Models and automated cell tracking

I’ve always found it appealing, or rather enticing, to study biological systems from a more formal and mathematical perspective; with the main objective to somehow be able to describe them with equations rather than words. Equations are exact, definite, universal, but foremost, they are predictive. The alluring property of mathematical models is that they do not only provide a description of our system, but they are also responsive, we may ask “if I replace parameter X with parameter Y, what will my system look like?”.

Of course, our models - however beautiful or carefully constructed - are nothing but just that, models. And as the well known apohorism states, “all models are wrong”. While this statement is true, it is far from detrimental. Sometimes, being wrong but within a certain marginal of error to the truth is just about good enough. When driving, none of us knows the exact distance to the other cars, or how much a push on the gas will accelerate our car, still (most of the time) we manage to zig-zag through the densely packed lanes without crashing into each other - all from the simple incorrect model we constructed in our minds. So, yes - models are wrong, but they are most certainly useful and tremendously valuable in our quest to understand and analyze biological systems.

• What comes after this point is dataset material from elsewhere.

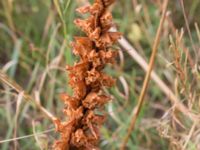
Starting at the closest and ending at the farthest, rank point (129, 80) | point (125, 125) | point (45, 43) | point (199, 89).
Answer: point (199, 89)
point (125, 125)
point (129, 80)
point (45, 43)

It was with this interest - and a requirement for PhD students at KTH to collect 60 ECTS credits - that I enrolled for a course in Applied Estimation. In short, the course focus on how to estimate states or parameters from noisy measurements such as empirical data. Albeit designed for people working with robotics, the concepts are indubitably applicable to biology - where noise is the rule rather than the exception.

As a part of the course, we had to devise our own project (where one estimation method was to used) and implement it in code. My choice fell upon a subject (and method) that I have little previous experience with: automated cell tracking in brightfield images, using GM-PHD (Gaussian Mixture Probability Hypothesis Density) filters. The theory is very interesting, and I was particularly intrigued by the concept of Random Finite Sets, here used to track multiple objects simultaneously. The method shares many similarities with the Kalman Filter, but rather than propagating a single state, the whole set is propagated in time. Easily explained, one might think of it as propagating a Gaussian Mixture in time, where each component represents a peak or cell. The original publication by Vo and Ma outlines the details of the GM-PHD filter better than I could ever attempt to, and I would refer anyone with an interest to have a close look at it.

As for the final product, I implemented the algorithm proposed by Vo and Ma (Table I-III) in python, with an easy to use CLI; allowing anyone who might want to try it out to do so fairly (I hope) seamlessly. Instructions and examples of usage can be found at the github page. The animated image above is the result of applying this implementation to a set of “HeLa cells stably expressing H2b-GFP”, downloaded from celltrackingchallenge.net. The implementation is far from perfect, and much work remains to even have a chance of competing with the more sophisticated alternatives. Still, for a couple of days of work, the performance is not too bad - and it was a fun experience implementing it.

The course has prompted a lot of new ideas and really allowed me to see some old problems from a completely different lens. For example, I believe a lot of the ideas found in SLAM (Simultaneous Localization and Mapping) could be used when working with questions related to trajectory inferenc, where we partly want to assess the developmental landscape but also map a path through it. It’s always a very rewarding experience to enter a completely new field, where people come from a very different background - in my opinion this intentional “push” out of the comfort zone really has a tendency to spark great exciting ideas, however uncofortable it feels at first.